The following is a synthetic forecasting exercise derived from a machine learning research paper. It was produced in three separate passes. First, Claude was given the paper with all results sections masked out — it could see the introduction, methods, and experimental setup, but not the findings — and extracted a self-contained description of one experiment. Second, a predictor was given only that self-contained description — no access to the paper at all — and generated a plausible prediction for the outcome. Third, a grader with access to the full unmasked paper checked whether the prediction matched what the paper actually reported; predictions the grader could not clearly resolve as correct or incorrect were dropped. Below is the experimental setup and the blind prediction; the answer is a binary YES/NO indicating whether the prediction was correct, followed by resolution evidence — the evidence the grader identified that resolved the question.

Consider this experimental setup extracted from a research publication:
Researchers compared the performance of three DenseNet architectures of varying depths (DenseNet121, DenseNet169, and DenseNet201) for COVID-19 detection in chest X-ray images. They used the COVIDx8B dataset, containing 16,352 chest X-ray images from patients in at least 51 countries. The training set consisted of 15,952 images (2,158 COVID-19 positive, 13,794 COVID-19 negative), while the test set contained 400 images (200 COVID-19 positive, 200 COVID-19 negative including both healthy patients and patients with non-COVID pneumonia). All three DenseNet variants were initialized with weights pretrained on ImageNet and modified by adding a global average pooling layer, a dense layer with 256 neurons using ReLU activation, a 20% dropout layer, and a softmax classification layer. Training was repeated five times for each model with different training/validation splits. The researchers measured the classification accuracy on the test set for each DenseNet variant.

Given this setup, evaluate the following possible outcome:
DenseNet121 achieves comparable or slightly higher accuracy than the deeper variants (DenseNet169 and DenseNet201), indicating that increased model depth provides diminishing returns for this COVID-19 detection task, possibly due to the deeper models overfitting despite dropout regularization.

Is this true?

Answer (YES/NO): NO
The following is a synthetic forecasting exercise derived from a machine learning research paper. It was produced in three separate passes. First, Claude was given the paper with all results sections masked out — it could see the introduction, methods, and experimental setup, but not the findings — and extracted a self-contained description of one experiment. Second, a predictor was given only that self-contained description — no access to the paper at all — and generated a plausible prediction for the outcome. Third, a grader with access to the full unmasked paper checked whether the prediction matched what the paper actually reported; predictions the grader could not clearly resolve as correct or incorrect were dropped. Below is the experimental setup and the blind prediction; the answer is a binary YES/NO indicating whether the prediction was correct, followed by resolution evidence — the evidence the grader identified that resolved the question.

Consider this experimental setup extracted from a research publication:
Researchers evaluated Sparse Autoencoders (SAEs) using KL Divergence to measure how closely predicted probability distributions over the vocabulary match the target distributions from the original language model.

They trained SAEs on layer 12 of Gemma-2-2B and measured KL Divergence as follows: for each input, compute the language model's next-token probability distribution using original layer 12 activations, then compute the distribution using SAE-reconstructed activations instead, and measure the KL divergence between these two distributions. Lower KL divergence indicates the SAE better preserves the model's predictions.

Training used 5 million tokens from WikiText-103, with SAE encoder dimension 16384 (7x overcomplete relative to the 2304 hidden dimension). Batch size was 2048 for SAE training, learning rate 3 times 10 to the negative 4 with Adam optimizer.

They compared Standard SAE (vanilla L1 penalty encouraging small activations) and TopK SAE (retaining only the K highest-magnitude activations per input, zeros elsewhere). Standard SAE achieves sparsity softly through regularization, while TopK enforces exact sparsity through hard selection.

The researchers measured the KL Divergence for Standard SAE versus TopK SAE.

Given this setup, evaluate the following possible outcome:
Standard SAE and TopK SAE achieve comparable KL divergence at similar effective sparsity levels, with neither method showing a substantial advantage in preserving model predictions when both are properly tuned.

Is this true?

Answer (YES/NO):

-.-.-

EXERCISE DESCRIPTION: What you return must match the listing exactly, with nothing missing.

TASK RESULT:
The following is a synthetic forecasting exercise derived from a machine learning research paper. It was produced in three separate passes. First, Claude was given the paper with all results sections masked out — it could see the introduction, methods, and experimental setup, but not the findings — and extracted a self-contained description of one experiment. Second, a predictor was given only that self-contained description — no access to the paper at all — and generated a plausible prediction for the outcome. Third, a grader with access to the full unmasked paper checked whether the prediction matched what the paper actually reported; predictions the grader could not clearly resolve as correct or incorrect were dropped. Below is the experimental setup and the blind prediction; the answer is a binary YES/NO indicating whether the prediction was correct, followed by resolution evidence — the evidence the grader identified that resolved the question.

Consider this experimental setup extracted from a research publication:
Researchers compared the performance of three DenseNet architectures of varying depths (DenseNet121, DenseNet169, and DenseNet201) for COVID-19 detection in chest X-ray images. They used the COVIDx8B dataset, containing 16,352 chest X-ray images from patients in at least 51 countries. The training set consisted of 15,952 images (2,158 COVID-19 positive, 13,794 COVID-19 negative), while the test set contained 400 images (200 COVID-19 positive, 200 COVID-19 negative including both healthy patients and patients with non-COVID pneumonia). All three DenseNet variants were initialized with weights pretrained on ImageNet and modified by adding a global average pooling layer, a dense layer with 256 neurons using ReLU activation, a 20% dropout layer, and a softmax classification layer. Training was repeated five times for each model with different training/validation splits. The researchers measured the classification accuracy on the test set for each DenseNet variant.

Given this setup, evaluate the following possible outcome:
DenseNet121 achieves comparable or slightly higher accuracy than the deeper variants (DenseNet169 and DenseNet201), indicating that increased model depth provides diminishing returns for this COVID-19 detection task, possibly due to the deeper models overfitting despite dropout regularization.

Is this true?

Answer (YES/NO): NO
The following is a synthetic forecasting exercise derived from a machine learning research paper. It was produced in three separate passes. First, Claude was given the paper with all results sections masked out — it could see the introduction, methods, and experimental setup, but not the findings — and extracted a self-contained description of one experiment. Second, a predictor was given only that self-contained description — no access to the paper at all — and generated a plausible prediction for the outcome. Third, a grader with access to the full unmasked paper checked whether the prediction matched what the paper actually reported; predictions the grader could not clearly resolve as correct or incorrect were dropped. Below is the experimental setup and the blind prediction; the answer is a binary YES/NO indicating whether the prediction was correct, followed by resolution evidence — the evidence the grader identified that resolved the question.

Consider this experimental setup extracted from a research publication:
Researchers evaluated Sparse Autoencoders (SAEs) using KL Divergence to measure how closely predicted probability distributions over the vocabulary match the target distributions from the original language model.

They trained SAEs on layer 12 of Gemma-2-2B and measured KL Divergence as follows: for each input, compute the language model's next-token probability distribution using original layer 12 activations, then compute the distribution using SAE-reconstructed activations instead, and measure the KL divergence between these two distributions. Lower KL divergence indicates the SAE better preserves the model's predictions.

Training used 5 million tokens from WikiText-103, with SAE encoder dimension 16384 (7x overcomplete relative to the 2304 hidden dimension). Batch size was 2048 for SAE training, learning rate 3 times 10 to the negative 4 with Adam optimizer.

They compared Standard SAE (vanilla L1 penalty encouraging small activations) and TopK SAE (retaining only the K highest-magnitude activations per input, zeros elsewhere). Standard SAE achieves sparsity softly through regularization, while TopK enforces exact sparsity through hard selection.

The researchers measured the KL Divergence for Standard SAE versus TopK SAE.

Given this setup, evaluate the following possible outcome:
Standard SAE and TopK SAE achieve comparable KL divergence at similar effective sparsity levels, with neither method showing a substantial advantage in preserving model predictions when both are properly tuned.

Is this true?

Answer (YES/NO):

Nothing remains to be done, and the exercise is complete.